EXTRACT -

Begin

Compilation album by various artists
- Released: November 14, 2000
- Length: 71:24
- Label: Sony

Series chronology
| Now That's What I Call Music! 4 (2000) | Now That's What I Call Music! 5 (2000) | Now That's What I Call Music! 6 (2001) |

= Now That's What I Call Music! 5 (American series) =

Now That's What I Call Music! 5 is the fifth edition of the Now! series released in the United States. It was released on November 14, 2000, peaked at number two on the Billboard 200 and certified 4× Platinum by the RIAA, to date the only non-Christmas album in the U.S. series to achieve that status.

==Reception==

AllMusic's Stephen Thomas Erlewine declares Now! 5 is "a Polaroid of the summer of 2000" and while pop music in general paled in comparison to the pop successes of the previous year, this volume "proves that it was a pretty good year after all." He calls "Aaron's Party (Come and Get It)" an embarrassing inclusion but maintains Now! 5 is "one of the better volumes in the American series."

Jim Farber for Entertainment Weekly has a different take, saying "Now That's What I Call Music! 5...compiles the crummiest singles crowding the airwaves" in 2000, making the pop music of the time "seem even drearier than it actually is."

End

REQUIRED WORK -
1 – Reproduce the Now! 5 article starting with "Series chronology" and going on through "achieve that status.", substituting "Recording Industry Association of America" for "RIAA".
2 – According to the Now! 5 article, what position did the album reach on the Billboard 200?

SUPPLIED MATERIAL -
Begin

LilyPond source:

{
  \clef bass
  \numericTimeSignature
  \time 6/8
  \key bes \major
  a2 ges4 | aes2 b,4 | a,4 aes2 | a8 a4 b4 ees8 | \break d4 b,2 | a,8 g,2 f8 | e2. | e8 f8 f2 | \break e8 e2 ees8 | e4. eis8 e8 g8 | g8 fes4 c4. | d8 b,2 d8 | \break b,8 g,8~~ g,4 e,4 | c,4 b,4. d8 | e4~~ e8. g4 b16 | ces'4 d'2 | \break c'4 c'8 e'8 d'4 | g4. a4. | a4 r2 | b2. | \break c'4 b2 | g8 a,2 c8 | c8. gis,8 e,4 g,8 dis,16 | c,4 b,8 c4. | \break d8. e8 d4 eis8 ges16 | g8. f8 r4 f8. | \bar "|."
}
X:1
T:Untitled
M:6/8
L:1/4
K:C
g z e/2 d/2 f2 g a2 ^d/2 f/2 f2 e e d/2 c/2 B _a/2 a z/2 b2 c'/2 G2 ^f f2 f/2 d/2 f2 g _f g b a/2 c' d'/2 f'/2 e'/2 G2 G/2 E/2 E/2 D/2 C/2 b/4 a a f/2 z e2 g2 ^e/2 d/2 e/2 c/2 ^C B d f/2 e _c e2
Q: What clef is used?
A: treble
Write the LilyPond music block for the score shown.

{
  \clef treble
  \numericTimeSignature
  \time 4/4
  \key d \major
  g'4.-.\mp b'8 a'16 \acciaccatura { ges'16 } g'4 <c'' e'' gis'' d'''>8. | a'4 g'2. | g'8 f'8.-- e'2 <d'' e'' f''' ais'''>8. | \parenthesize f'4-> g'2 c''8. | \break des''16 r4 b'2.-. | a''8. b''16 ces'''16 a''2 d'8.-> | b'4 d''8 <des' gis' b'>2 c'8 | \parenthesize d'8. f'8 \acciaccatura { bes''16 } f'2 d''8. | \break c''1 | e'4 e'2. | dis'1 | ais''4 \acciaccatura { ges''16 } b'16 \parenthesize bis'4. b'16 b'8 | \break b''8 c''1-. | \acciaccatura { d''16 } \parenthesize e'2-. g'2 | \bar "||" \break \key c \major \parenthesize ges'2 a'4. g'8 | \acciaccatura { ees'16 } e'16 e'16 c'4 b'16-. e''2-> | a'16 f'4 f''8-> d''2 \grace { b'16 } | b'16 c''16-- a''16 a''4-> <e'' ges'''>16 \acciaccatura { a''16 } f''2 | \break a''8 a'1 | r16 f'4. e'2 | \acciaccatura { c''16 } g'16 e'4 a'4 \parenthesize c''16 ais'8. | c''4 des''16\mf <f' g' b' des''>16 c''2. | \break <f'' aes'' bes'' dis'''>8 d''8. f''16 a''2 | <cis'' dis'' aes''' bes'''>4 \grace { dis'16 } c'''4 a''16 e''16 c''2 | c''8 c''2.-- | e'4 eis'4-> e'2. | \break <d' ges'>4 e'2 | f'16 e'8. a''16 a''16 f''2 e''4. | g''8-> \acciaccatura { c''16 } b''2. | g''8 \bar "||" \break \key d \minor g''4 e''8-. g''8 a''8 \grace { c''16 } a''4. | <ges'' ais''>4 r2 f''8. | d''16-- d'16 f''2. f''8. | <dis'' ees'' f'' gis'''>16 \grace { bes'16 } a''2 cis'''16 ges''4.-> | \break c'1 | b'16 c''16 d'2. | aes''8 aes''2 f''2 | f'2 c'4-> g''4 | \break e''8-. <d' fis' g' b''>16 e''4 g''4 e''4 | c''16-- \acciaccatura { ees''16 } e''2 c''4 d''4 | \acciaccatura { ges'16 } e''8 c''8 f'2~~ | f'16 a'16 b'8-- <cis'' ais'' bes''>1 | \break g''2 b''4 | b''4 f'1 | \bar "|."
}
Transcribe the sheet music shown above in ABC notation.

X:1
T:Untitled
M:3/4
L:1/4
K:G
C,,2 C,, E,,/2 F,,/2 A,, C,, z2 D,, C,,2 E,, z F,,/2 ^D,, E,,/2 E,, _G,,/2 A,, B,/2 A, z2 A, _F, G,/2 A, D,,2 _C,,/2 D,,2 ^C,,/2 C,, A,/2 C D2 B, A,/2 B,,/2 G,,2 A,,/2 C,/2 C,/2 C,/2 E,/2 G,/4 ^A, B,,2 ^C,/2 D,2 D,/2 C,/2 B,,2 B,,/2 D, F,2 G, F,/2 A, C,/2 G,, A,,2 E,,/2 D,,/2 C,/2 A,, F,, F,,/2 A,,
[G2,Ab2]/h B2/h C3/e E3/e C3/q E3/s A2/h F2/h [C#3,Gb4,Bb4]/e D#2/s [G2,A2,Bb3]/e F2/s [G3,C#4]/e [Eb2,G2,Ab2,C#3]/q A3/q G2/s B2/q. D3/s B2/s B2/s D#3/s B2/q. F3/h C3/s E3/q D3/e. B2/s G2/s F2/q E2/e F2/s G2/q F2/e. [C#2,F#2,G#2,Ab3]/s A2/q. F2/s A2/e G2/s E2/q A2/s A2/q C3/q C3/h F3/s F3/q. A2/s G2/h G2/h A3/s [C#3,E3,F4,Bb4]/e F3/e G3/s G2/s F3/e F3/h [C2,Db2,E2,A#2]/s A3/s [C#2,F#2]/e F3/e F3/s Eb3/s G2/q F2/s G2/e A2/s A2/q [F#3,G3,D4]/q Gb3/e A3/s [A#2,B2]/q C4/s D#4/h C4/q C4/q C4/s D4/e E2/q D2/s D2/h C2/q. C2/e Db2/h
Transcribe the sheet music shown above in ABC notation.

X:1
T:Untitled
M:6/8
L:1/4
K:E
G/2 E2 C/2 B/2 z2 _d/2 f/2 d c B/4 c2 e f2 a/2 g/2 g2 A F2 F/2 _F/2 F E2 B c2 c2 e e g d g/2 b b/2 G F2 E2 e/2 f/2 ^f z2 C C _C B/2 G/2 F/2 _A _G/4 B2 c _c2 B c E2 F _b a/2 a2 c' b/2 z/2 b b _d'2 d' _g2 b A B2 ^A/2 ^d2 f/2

End

SOLUTIONS PER TASK -
1 –
Series chronology
| Now That's What I Call Music! 4 (2000) | Now That's What I Call Music! 5 (2000) | Now That's What I Call Music! 6 (2001) |

= Now That's What I Call Music! 5 (American series) =

Now That's What I Call Music! 5 is the fifth edition of the Now! series released in the United States. It was released on November 14, 2000, peaked at number two on the Billboard 200 and certified 4× Platinum by the Recording Industry Association of America, to date the only non-Christmas album in the U.S. series to achieve that status.

2 – It peaked at number two.